If you haven’t been doing HIIT or interval training up until now, please try to resist doing some every day for the next few weeks as your tendons and muscles aren’t used to it and this will cause overload tendon issues.

If you are injured pick up the phone or the beauty of the internet means you’re physio doesn’t have to be down the road to see you virtually- you could contact a Physio in Dubai if you wanted- don’t keep hammering away at exercises, pick up a niggle, rest and then expect for the tendon/muscle to be ok when you go back 3 days later.

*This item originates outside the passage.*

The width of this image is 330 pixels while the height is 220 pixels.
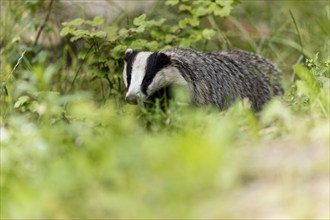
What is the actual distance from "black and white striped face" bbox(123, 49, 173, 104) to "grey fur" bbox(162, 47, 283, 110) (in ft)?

It’s always about load management!

What’s the worst injury you’ve seen on the camogie/hurling pitch?!

As a player, one of our team-mates in the Ulster final sustaining a fractured tibial plateau and O’Donoghue’s triad injury (full tear of the anterior cruciate ligament, posterior cruciate ligament and medial meniscus) from a contact injury.

From a Physio point of view, I’ve been lucky- ACL’s are common, assessing for head injuries is now thankfully becoming the norm but no major incidents as yet- hopefully that is set to continue!